Finding relevance judgements in the wild

We recently heard our poster on online forum search was accepted to SIGIR 09, and I’ve been wanting to post something about the test setup we used in that study.

There’s no existing IR test collection for such a task, although some similar datasets do exist. For various reasons we weren’t able to create a traditional test collection, with user-issued queries and deep pools of relevance judgements. But, this particular dataset and possibly other online dialog archives can be mined to produce a ready-made IR test collection.

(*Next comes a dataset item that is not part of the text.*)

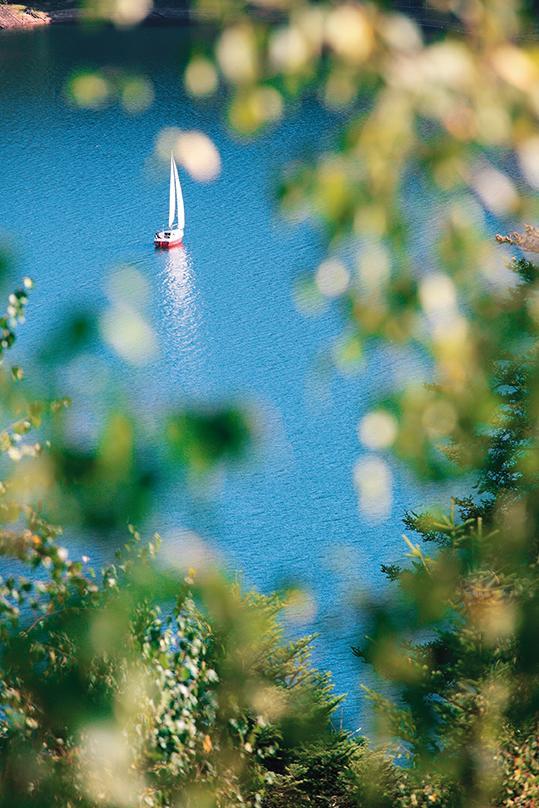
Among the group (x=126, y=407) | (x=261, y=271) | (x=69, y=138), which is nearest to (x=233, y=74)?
(x=126, y=407)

The users of the online forum we’ve been looking at frequently include links in their forum posts — often to previous messages and threads in the same forum. These links are sometimes in response to a new user’s question, and refer the user to a previous instance of the same (or similar) question and an answer contributed by another user. Here’s a few examples to illustrate my point. This interaction among forum users can be used as a form of query/relevance judgement pair. See the paper for a few more details on how we characterize the presence of a question-post/answer-link pair.

This type of test collection creation does have some distinct advantages over the typical retrieval test collections used at TREC. First, the queries represent real information needs of real users of the online forum. Many TREC queries are pulled from search engine logs, but frequently (as in the Blog Track’s Feed Distillation task) the queries are invented by participants or assessors. The information needs present in the online forum posts are much more verbose than typical keyword queries on a web search engine, providing a retrieval system more evidence with which to use in relevance scoring. The “relevance judgement”, provided by another forum user linking to a previous thread, also presents in-situ relevance information — sensitive not only to the original question, but also to the overall nature of the forum and the time when the question was asked.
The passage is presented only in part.